Compared with the control group, the weight, WC, BMI, SBP, DBP, TG, TC, LDL-c and FPG of the Mets group are significantly reduced in 5 years (Table 5). In the Mets group, HDL-c level is significantly elevated in patients with TT genotype than that in CC genotype or CT genotype (p < 0.05, Table 5). Linear regression analysis shows that the SNP rs1044250 (β = − 0.065; p = 0.017), Sex (β =  − 0.069; p = 0.012) and TG (β = − 0. 611; p < 0.001) are independent risk factors for HDL-c reduction in patients with Mets in the 5-year follow-up survey.

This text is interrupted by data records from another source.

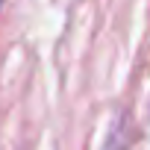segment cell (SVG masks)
<instances>
[{
  "label": "cell",
  "mask_w": 150,
  "mask_h": 150,
  "mask_svg": "<svg viewBox=\"0 0 150 150\" xmlns=\"http://www.w3.org/2000/svg\"><path fill=\"white\" fill-rule=\"evenodd\" d=\"M0 6H3V0H0Z\"/></svg>",
  "instance_id": "cell-1"
}]
</instances>
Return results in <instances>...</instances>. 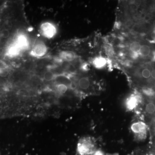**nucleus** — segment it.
<instances>
[{"label": "nucleus", "mask_w": 155, "mask_h": 155, "mask_svg": "<svg viewBox=\"0 0 155 155\" xmlns=\"http://www.w3.org/2000/svg\"><path fill=\"white\" fill-rule=\"evenodd\" d=\"M14 44L21 51L27 49L29 46L28 38L24 34L18 35Z\"/></svg>", "instance_id": "0eeeda50"}, {"label": "nucleus", "mask_w": 155, "mask_h": 155, "mask_svg": "<svg viewBox=\"0 0 155 155\" xmlns=\"http://www.w3.org/2000/svg\"><path fill=\"white\" fill-rule=\"evenodd\" d=\"M151 52V51L149 46L143 45H141L139 54L142 57H147L150 55Z\"/></svg>", "instance_id": "9b49d317"}, {"label": "nucleus", "mask_w": 155, "mask_h": 155, "mask_svg": "<svg viewBox=\"0 0 155 155\" xmlns=\"http://www.w3.org/2000/svg\"><path fill=\"white\" fill-rule=\"evenodd\" d=\"M42 35L48 38H51L56 35L57 30L56 26L50 22H45L40 27Z\"/></svg>", "instance_id": "20e7f679"}, {"label": "nucleus", "mask_w": 155, "mask_h": 155, "mask_svg": "<svg viewBox=\"0 0 155 155\" xmlns=\"http://www.w3.org/2000/svg\"><path fill=\"white\" fill-rule=\"evenodd\" d=\"M48 48L46 45L42 42H38L34 45L31 55L35 58H40L43 57L47 52Z\"/></svg>", "instance_id": "423d86ee"}, {"label": "nucleus", "mask_w": 155, "mask_h": 155, "mask_svg": "<svg viewBox=\"0 0 155 155\" xmlns=\"http://www.w3.org/2000/svg\"><path fill=\"white\" fill-rule=\"evenodd\" d=\"M107 61L104 57H97L94 60L93 64L94 66L97 69H101L107 64Z\"/></svg>", "instance_id": "9d476101"}, {"label": "nucleus", "mask_w": 155, "mask_h": 155, "mask_svg": "<svg viewBox=\"0 0 155 155\" xmlns=\"http://www.w3.org/2000/svg\"><path fill=\"white\" fill-rule=\"evenodd\" d=\"M56 75L52 72L48 71L46 72L44 74V78L46 81H51L54 80Z\"/></svg>", "instance_id": "4468645a"}, {"label": "nucleus", "mask_w": 155, "mask_h": 155, "mask_svg": "<svg viewBox=\"0 0 155 155\" xmlns=\"http://www.w3.org/2000/svg\"><path fill=\"white\" fill-rule=\"evenodd\" d=\"M142 98L138 94H132L127 98L125 102V108L128 111H132L137 109L140 105L142 104Z\"/></svg>", "instance_id": "7ed1b4c3"}, {"label": "nucleus", "mask_w": 155, "mask_h": 155, "mask_svg": "<svg viewBox=\"0 0 155 155\" xmlns=\"http://www.w3.org/2000/svg\"><path fill=\"white\" fill-rule=\"evenodd\" d=\"M130 129L136 139L138 140H144L147 137L148 126L143 121L138 120L132 123Z\"/></svg>", "instance_id": "f03ea898"}, {"label": "nucleus", "mask_w": 155, "mask_h": 155, "mask_svg": "<svg viewBox=\"0 0 155 155\" xmlns=\"http://www.w3.org/2000/svg\"><path fill=\"white\" fill-rule=\"evenodd\" d=\"M141 45L138 41H134L130 46V49L131 52L139 53L141 48Z\"/></svg>", "instance_id": "ddd939ff"}, {"label": "nucleus", "mask_w": 155, "mask_h": 155, "mask_svg": "<svg viewBox=\"0 0 155 155\" xmlns=\"http://www.w3.org/2000/svg\"><path fill=\"white\" fill-rule=\"evenodd\" d=\"M1 35L4 38H7L10 35V32L8 29H4L2 31Z\"/></svg>", "instance_id": "dca6fc26"}, {"label": "nucleus", "mask_w": 155, "mask_h": 155, "mask_svg": "<svg viewBox=\"0 0 155 155\" xmlns=\"http://www.w3.org/2000/svg\"><path fill=\"white\" fill-rule=\"evenodd\" d=\"M78 86L81 89L86 90L91 86V81L88 78L83 77L81 78L78 81Z\"/></svg>", "instance_id": "1a4fd4ad"}, {"label": "nucleus", "mask_w": 155, "mask_h": 155, "mask_svg": "<svg viewBox=\"0 0 155 155\" xmlns=\"http://www.w3.org/2000/svg\"><path fill=\"white\" fill-rule=\"evenodd\" d=\"M140 75L143 79L149 81H151L152 82L151 79V71L148 68H144L143 69Z\"/></svg>", "instance_id": "f8f14e48"}, {"label": "nucleus", "mask_w": 155, "mask_h": 155, "mask_svg": "<svg viewBox=\"0 0 155 155\" xmlns=\"http://www.w3.org/2000/svg\"><path fill=\"white\" fill-rule=\"evenodd\" d=\"M139 54L137 53L131 52V57L134 59H136L138 58Z\"/></svg>", "instance_id": "a211bd4d"}, {"label": "nucleus", "mask_w": 155, "mask_h": 155, "mask_svg": "<svg viewBox=\"0 0 155 155\" xmlns=\"http://www.w3.org/2000/svg\"><path fill=\"white\" fill-rule=\"evenodd\" d=\"M59 57L63 61L71 62L76 58V55L75 53L71 51H62L59 54Z\"/></svg>", "instance_id": "6e6552de"}, {"label": "nucleus", "mask_w": 155, "mask_h": 155, "mask_svg": "<svg viewBox=\"0 0 155 155\" xmlns=\"http://www.w3.org/2000/svg\"><path fill=\"white\" fill-rule=\"evenodd\" d=\"M91 155H107L105 154L103 150L100 149H97L94 153Z\"/></svg>", "instance_id": "f3484780"}, {"label": "nucleus", "mask_w": 155, "mask_h": 155, "mask_svg": "<svg viewBox=\"0 0 155 155\" xmlns=\"http://www.w3.org/2000/svg\"></svg>", "instance_id": "412c9836"}, {"label": "nucleus", "mask_w": 155, "mask_h": 155, "mask_svg": "<svg viewBox=\"0 0 155 155\" xmlns=\"http://www.w3.org/2000/svg\"><path fill=\"white\" fill-rule=\"evenodd\" d=\"M142 110L145 115L150 119L151 121L155 120V104L153 100H148L142 104Z\"/></svg>", "instance_id": "39448f33"}, {"label": "nucleus", "mask_w": 155, "mask_h": 155, "mask_svg": "<svg viewBox=\"0 0 155 155\" xmlns=\"http://www.w3.org/2000/svg\"><path fill=\"white\" fill-rule=\"evenodd\" d=\"M68 86L63 84H58L57 85V89L59 93L64 94L67 91Z\"/></svg>", "instance_id": "2eb2a0df"}, {"label": "nucleus", "mask_w": 155, "mask_h": 155, "mask_svg": "<svg viewBox=\"0 0 155 155\" xmlns=\"http://www.w3.org/2000/svg\"><path fill=\"white\" fill-rule=\"evenodd\" d=\"M151 79L153 81H155V68L151 71Z\"/></svg>", "instance_id": "6ab92c4d"}, {"label": "nucleus", "mask_w": 155, "mask_h": 155, "mask_svg": "<svg viewBox=\"0 0 155 155\" xmlns=\"http://www.w3.org/2000/svg\"><path fill=\"white\" fill-rule=\"evenodd\" d=\"M153 61H155V51H153Z\"/></svg>", "instance_id": "aec40b11"}, {"label": "nucleus", "mask_w": 155, "mask_h": 155, "mask_svg": "<svg viewBox=\"0 0 155 155\" xmlns=\"http://www.w3.org/2000/svg\"><path fill=\"white\" fill-rule=\"evenodd\" d=\"M97 149L96 140L93 137H83L78 142L76 154L91 155Z\"/></svg>", "instance_id": "f257e3e1"}]
</instances>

The study population is subdivided into Weight loss group and Weight gain group, the distribution of rs1044250 genotypes (fisher = 1.162; p = 0.532) and T alleles (χ² = 0.878; p = 0.349) in these groups do not show a significant difference. Among patients with CC, CT and TT genotypes at rs1044250 locus, changes of the number of Mets components do not show any difference (M [Q1, Q3]: CC 0 [− 1, 1], CT 0 [− 1, 1], TT 0 [− 1, 1]; p = 0.529, Table 6). However, subgroup analysis based on weight management indicates that the number changes of Mets components between CC genotype and CT or TT genotype in the weight gain group are significantly different (M [Q1, Q3]: CC 1 (0, 1), CT + TT 0 [− 1, 1]; p = 0.021, Table 6), while there is no difference showed in the weight loss group (M [Q1, Q3]: CC 0 [− 1, 1], CT + TT − 0 [− 1, 1], p = 0.732, Table 6). Indeed, under an ordinal regression model, the SNP rs1044250 (β = − 0.703; p = 0.024), TG (β = − 0.337; p < 0.001) and FPG (β = − 0.242; p = 0.003) are independent protective factors for the number of Mets components when the body weight is increased, which suggests that people with CC genotype are more likely to catch-up with the number of Mets component in the 5-year survey.

In the weight loss group, the HDL-c level is significantly decreased in patients with TT genotype at rs1044250 locus compared with CC (p = 0.002, Table 7) and CT (p = 0.008, Table 7) genotype. In the weight gain group, the SBP (p = 0.002, Table 7) and DBP (Table 7; p = 0.004) of CC genotype are significantly higher than that of CT genotype. Accordingly, the interaction of SNP rs1044250 and weight management on SBP (F = 3.291; p = 0.038, Table 7), DBP (F = 3.026; p = 0.049, Table 7) and HDL-c (F = 6.269; p = 0.002, Table 7) are statistically significant.

The independent variable ΔWeight*rs1044250 is included in the multi-factor stepwise linear regression equations, of which the dependent variable is ΔSBP and ΔDBP respectively. Thereafter, the interaction of SNP rs1044250 and weight management is an independent risk factor for elevated SBP (β = 0.075; p < 0.001, Table 8) and elevated DBP (β = 0.097; p < 0.001, Table 8). The independent variable ΔWeight*rs1044250 is excluded from the linear regression equations of ΔHDL-c (β = 0.004, p = 0.851, Table 8).

A crossover analysis is conducted to study the interaction of ANGPTL4 gene SNP rs1044250 and weight management on ΔSBP, ΔDBP, ΔHDL-c under linear regression model. In the linear regression model with ΔSBP as the dependent variable, the independent variables SNP rs1044250 (β = 0.193; p < 0.001, Table 9) and rs1044250*Weight Management (β = − 0.093; p = 0.013, Table 9) are included in the regression equation, and the interaction between SNP rs1044250 and weight management on ΔSBP is negative (synergy index = 0.558); in the linear regression model with ΔDBP as the dependent variable, the SNP rs1044250 (β = 0.241; p < 0.001, Table 9) and rs1044250* Weight Management (β = − 0.078; p = 0.035, Table 9) are included in the regression equation, and the synergistic effect between SNP rs1044250 and weight management are negative (synergy index = 0.696).